On Tuesday night, President Obama delivered his most powerful State of the Union address yet, laying out a blueprint for an America that’s built to last—where everyone gets a fair shake and does their fair share. A survey taken moments after President Obama finished giving his the speech found that an overwhelming majority of Americans, including most Republicans, strongly favored the president’s proposals.
So while President Obama doesn’t cut it with the Fox News crowd and Limbaugh “ditto head” fans, he continues to be well received by the rest of America –at least as far as his State of the Union speech was concerned. A CBS News poll following the president’s address showed an astonishing 91% of Americans approved of the President’s proposals. Only 9% disapproved. Last year, 83 % of viewers approved of Mr. Obama’s State of the Union remarks.

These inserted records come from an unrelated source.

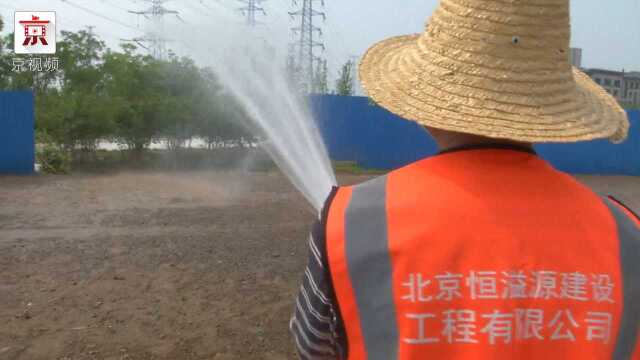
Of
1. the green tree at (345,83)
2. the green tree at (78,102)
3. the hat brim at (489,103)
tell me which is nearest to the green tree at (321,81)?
the green tree at (345,83)

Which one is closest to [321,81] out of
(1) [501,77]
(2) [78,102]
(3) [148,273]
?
(2) [78,102]

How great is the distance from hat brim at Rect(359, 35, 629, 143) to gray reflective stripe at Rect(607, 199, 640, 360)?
25 centimetres

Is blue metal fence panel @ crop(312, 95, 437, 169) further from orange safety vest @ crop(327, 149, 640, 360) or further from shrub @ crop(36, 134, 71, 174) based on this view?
orange safety vest @ crop(327, 149, 640, 360)

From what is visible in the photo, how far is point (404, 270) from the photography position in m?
1.19

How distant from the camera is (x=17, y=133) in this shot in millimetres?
13031

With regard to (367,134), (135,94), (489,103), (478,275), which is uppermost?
(135,94)

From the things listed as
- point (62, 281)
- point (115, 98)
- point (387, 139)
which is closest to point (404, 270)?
point (62, 281)

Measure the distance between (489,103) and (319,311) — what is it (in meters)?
0.57

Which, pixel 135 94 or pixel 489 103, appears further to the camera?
pixel 135 94

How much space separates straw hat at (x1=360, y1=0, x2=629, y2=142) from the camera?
128 centimetres

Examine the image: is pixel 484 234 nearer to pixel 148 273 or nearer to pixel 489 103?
pixel 489 103

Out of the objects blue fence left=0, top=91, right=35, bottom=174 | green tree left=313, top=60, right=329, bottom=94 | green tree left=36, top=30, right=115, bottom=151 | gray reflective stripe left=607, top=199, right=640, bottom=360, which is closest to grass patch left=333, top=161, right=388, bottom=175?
green tree left=313, top=60, right=329, bottom=94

Judging from the polls the GOP has an uphill battle going into this election. Their only hope for a victory in November – regardless of whom they choose as nominee, if they can ever figure out who that might be – is an economy that deteriorates and unemployment climbs back up over 9%. There is little doubt that that they will continue to obstruct any and all measures to create jobs and improve the economy. The last thing you can expect is bipartisanship – especially from a GOP that has already exhibited that they refuse to place country before party.
President Obama’s speech set in motion his 2012 election campaign. The President’s populist defense of the middle class and their priorities in his State of the Union scored with voters. According to a Pew Poll before last night’s speech, 42% of swing voters thought that President Obama was for the middle-class. After the speech that number jumped up to “66%”. President Obama generated strong responses on energy, education and foreign policy, but most important, he made impressive gains on a range of economic measures, including the wealthy paying their fair share of taxes.
The Republicans can continue to call the President a Socialist and deride his economic policies as “class warfare” but it isn’t working. According to the last CBS News poll, 64%of Americans believe that taxes on millionaires should be increased in order to reduce the deficit. Thirty percent said taxes on such individuals should not be increased. It’s clear that defending further tax cuts for those at the top of the economic spectrum puts Republicans in Congress and on the Presidential campaign trail well outside of the American mainstream.
In any event, for a President heading into a reelection year, these are the kind of numbers you want to see showing the American people are still overwhelmingly supportive. Meanwhile Mitt Romney is releasing his millionaire’s tax return showing he paid a lower tax rate than his secretary.